OBJETIVO DEL EJERCICIO. ¿Puedes transcribir completo y sin ningún cambio el fragmento de página sobre el fallo contra la ‘Negra Candela’?

FRAGMENTO DE PÁGINA.
:::::

Domingo, 4 de diciembre de 2016

| 2007/12/08 00:00

Tiempo de callar para la ‘Negra Candela’

Contrario a lo que se ha dicho, el fallo contra Graciela Torrez es una sana advertencia para los medios que meten las narices en la vida privada de la gente.

La periodista Graciela Torres fue condenada a pagar 17 meses de prisión y a no ejercer el periodismo por este tiempo, por difundir imágenes privadas de la actriz Lully Bossa. La ‘Negra’ apelará el fallo. El delito es excarcelable, pero deberá dejar el periodismo por el tiempo de la condena

Pocas veces la justicia colombiana se mete con los periodistas. Esta vez, sin embargo, un fallo judicial proferido esta semana por la sala penal del Tribunal Superior de Bogotá puso contra las cuerdas a la famosa periodista de chismes y farándula Graciela Torres, conocida como 'la 'Negra Candela'.

:::::

Entradas de datos recopiladas
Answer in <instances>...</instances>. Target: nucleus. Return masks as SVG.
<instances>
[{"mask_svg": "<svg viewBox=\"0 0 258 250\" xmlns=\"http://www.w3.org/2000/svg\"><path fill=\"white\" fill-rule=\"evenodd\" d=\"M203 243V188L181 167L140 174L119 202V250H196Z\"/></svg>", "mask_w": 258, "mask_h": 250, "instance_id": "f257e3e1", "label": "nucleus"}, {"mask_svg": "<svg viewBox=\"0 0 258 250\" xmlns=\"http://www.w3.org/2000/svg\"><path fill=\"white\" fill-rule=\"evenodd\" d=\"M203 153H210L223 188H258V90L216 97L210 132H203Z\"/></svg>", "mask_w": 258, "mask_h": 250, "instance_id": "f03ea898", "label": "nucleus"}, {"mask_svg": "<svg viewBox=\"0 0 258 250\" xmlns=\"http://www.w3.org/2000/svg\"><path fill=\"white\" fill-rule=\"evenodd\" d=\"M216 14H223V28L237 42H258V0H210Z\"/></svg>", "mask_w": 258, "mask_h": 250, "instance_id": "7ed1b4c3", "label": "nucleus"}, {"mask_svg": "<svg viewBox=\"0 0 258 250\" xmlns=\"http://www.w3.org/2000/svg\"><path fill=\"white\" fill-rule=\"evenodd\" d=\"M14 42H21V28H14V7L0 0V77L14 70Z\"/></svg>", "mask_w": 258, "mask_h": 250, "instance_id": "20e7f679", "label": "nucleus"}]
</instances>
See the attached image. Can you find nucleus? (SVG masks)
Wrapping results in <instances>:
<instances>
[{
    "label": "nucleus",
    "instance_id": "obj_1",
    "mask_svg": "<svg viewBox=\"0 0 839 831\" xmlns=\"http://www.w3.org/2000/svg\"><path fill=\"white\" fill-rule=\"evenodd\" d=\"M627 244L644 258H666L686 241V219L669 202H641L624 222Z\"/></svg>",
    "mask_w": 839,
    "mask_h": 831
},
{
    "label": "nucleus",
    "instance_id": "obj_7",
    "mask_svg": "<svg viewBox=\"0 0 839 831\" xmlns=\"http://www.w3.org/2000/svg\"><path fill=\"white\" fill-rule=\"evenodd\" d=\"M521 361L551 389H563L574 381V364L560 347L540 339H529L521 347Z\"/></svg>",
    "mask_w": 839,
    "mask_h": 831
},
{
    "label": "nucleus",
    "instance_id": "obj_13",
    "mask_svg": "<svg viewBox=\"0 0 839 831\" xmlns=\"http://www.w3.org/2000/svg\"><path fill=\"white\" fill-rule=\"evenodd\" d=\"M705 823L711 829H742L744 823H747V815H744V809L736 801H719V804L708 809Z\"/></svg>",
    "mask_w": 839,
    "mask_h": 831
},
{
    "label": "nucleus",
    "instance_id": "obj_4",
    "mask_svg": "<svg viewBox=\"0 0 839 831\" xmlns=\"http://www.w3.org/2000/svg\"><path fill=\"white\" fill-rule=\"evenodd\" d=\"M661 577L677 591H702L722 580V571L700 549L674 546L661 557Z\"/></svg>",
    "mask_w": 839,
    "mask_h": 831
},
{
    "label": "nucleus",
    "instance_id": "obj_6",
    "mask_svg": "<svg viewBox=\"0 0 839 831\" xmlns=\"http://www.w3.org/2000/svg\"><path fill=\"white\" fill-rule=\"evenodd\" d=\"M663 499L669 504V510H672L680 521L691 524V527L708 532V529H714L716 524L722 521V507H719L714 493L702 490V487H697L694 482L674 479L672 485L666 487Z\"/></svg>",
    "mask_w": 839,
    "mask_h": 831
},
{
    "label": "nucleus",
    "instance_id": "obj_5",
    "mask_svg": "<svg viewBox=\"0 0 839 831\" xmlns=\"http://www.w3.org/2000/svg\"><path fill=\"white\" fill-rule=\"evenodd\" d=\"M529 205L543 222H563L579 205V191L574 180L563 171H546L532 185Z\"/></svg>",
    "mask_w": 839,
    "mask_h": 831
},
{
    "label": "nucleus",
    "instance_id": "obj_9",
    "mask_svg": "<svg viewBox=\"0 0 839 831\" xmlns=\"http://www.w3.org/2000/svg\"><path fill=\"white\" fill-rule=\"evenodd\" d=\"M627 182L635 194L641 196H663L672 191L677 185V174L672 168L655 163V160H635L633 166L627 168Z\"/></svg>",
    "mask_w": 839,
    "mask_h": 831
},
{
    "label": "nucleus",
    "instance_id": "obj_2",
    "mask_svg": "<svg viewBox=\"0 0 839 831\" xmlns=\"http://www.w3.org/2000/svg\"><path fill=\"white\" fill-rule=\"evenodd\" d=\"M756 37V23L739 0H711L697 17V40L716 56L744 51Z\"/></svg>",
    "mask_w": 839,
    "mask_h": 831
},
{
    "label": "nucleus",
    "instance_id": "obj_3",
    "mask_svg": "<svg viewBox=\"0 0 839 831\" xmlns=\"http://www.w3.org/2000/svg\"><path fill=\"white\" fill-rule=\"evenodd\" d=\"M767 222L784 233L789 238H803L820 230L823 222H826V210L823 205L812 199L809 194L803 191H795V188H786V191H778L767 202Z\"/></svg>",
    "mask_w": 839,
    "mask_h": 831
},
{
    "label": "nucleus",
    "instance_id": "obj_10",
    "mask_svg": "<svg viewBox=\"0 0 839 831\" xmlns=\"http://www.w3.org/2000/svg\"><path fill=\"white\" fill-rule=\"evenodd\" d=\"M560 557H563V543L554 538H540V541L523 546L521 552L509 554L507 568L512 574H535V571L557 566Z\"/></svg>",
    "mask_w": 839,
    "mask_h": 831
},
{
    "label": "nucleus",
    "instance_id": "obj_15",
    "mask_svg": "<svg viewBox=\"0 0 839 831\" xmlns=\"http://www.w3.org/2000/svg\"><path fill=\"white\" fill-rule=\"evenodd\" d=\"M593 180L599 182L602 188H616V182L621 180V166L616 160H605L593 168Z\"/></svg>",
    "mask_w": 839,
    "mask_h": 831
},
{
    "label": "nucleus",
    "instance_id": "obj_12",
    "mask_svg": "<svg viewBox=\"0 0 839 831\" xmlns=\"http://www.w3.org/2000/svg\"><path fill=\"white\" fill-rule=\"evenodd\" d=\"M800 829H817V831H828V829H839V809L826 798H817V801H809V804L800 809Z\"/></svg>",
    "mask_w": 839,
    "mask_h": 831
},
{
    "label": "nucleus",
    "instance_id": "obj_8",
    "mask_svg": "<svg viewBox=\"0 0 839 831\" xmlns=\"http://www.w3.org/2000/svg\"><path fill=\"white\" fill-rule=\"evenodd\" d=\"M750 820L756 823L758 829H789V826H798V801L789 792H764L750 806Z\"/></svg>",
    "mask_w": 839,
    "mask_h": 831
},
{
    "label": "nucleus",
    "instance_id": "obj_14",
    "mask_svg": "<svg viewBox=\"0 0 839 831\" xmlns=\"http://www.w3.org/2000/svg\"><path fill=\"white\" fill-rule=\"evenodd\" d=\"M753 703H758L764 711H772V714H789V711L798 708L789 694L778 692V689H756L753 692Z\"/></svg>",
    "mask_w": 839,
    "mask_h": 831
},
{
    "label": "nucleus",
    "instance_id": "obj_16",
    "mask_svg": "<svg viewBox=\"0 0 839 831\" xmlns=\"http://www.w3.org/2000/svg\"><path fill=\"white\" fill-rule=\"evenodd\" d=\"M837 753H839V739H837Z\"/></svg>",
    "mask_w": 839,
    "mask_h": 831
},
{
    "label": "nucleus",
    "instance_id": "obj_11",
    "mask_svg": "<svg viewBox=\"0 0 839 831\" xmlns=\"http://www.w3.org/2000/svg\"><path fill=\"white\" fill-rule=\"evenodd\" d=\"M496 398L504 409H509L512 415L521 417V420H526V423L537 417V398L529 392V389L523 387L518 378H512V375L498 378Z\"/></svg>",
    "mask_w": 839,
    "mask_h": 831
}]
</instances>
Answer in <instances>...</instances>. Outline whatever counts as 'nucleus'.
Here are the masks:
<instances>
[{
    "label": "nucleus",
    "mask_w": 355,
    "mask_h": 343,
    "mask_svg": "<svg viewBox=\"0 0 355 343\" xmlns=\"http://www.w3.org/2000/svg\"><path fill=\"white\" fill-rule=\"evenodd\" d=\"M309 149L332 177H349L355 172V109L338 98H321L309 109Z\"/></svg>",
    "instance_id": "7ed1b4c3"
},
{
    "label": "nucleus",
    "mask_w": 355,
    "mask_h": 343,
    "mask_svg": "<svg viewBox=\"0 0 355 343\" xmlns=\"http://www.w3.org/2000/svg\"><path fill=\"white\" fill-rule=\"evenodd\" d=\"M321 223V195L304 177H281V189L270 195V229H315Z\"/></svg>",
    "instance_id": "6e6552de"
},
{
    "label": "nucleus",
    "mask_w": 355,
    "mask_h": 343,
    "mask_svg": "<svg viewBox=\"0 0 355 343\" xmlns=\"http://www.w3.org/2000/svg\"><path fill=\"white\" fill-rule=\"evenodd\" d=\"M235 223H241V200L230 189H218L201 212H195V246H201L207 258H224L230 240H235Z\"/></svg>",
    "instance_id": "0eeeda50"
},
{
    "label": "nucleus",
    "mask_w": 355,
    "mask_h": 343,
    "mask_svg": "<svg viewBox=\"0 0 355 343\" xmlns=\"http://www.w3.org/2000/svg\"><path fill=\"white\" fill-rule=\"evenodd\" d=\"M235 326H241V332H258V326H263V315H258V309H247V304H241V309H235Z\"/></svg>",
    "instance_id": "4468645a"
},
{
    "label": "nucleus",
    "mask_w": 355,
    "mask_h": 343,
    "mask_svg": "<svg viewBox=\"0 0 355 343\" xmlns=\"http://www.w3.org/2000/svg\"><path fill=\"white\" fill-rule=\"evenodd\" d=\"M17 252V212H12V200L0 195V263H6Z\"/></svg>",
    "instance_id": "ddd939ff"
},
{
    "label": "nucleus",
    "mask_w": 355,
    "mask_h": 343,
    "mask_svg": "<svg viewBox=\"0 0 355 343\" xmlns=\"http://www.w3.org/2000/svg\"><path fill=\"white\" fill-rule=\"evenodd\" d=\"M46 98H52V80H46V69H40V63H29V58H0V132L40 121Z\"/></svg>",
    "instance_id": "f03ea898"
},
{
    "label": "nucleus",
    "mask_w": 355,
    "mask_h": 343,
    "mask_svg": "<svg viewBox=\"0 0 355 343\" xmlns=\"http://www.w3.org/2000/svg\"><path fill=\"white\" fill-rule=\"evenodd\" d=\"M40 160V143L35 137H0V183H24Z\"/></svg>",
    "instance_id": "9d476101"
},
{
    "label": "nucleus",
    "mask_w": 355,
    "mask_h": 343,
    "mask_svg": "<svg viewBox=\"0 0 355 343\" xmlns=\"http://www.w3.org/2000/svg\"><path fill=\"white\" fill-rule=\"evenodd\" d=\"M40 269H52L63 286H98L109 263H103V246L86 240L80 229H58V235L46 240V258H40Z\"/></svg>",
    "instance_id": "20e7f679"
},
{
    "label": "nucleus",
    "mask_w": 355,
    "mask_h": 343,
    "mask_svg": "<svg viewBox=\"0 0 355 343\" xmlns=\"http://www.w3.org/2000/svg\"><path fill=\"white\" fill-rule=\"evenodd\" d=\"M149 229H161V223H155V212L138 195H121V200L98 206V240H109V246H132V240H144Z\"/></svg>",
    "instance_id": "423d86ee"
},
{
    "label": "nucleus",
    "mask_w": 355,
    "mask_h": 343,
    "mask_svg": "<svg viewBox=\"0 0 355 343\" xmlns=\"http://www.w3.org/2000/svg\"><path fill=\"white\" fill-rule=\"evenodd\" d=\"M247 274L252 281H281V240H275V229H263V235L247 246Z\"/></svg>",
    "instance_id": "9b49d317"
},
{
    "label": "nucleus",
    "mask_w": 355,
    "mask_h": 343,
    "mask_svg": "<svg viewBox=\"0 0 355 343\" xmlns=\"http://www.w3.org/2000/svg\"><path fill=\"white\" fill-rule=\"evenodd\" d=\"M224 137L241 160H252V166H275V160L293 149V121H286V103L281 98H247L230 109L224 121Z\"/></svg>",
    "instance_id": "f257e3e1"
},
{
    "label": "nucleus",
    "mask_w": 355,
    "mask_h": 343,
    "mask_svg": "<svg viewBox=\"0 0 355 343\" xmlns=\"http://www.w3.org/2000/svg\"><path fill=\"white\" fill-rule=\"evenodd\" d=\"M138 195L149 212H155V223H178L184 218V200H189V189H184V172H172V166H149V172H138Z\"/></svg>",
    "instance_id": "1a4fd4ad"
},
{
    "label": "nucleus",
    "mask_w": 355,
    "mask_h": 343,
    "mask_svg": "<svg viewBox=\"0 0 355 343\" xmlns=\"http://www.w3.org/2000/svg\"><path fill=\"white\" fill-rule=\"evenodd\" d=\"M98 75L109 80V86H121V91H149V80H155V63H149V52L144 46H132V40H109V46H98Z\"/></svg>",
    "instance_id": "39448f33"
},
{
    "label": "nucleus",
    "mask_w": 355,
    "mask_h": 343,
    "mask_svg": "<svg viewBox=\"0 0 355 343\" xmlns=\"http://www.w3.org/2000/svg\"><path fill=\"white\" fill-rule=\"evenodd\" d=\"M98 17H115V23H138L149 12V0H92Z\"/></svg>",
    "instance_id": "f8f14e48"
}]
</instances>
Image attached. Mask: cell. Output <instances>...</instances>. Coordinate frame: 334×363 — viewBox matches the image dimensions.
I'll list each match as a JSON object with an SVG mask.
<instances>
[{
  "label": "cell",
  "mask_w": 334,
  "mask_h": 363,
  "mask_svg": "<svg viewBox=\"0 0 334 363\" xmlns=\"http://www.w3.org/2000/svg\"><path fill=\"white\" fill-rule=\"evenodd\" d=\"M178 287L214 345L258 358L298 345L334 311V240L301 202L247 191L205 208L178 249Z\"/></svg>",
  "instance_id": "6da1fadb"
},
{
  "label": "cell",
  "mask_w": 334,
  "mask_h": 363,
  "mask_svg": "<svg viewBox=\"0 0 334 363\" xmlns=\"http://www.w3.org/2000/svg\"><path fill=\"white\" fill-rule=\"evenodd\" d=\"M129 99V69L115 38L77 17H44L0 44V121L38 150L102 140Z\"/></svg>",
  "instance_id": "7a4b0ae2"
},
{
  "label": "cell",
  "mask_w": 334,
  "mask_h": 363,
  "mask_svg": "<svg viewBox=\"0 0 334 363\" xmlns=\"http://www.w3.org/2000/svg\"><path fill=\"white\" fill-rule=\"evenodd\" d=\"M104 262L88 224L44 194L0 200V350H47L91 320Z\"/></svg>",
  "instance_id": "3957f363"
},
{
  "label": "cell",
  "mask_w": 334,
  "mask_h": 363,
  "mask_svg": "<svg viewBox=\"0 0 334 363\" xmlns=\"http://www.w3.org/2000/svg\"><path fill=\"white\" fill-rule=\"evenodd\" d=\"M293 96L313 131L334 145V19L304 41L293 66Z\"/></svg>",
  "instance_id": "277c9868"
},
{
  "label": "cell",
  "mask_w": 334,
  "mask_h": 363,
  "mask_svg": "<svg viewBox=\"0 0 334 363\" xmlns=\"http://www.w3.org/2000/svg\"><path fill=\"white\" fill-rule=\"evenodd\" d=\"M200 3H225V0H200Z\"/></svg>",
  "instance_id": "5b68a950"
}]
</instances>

:::::

SOLUCIÓN PROPUESTA.
Domingo, 4 de diciembre de 2016

| 2007/12/08 00:00

Tiempo de callar para la ‘Negra Candela’

Contrario a lo que se ha dicho, el fallo contra Graciela Torrez es una sana advertencia para los medios que meten las narices en la vida privada de la gente.

La periodista Graciela Torres fue condenada a pagar 17 meses de prisión y a no ejercer el periodismo por este tiempo, por difundir imágenes privadas de la actriz Lully Bossa. La ‘Negra’ apelará el fallo. El delito es excarcelable, pero deberá dejar el periodismo por el tiempo de la condena

Pocas veces la justicia colombiana se mete con los periodistas. Esta vez, sin embargo, un fallo judicial proferido esta semana por la sala penal del Tribunal Superior de Bogotá puso contra las cuerdas a la famosa periodista de chismes y farándula Graciela Torres, conocida como 'la 'Negra Candela'.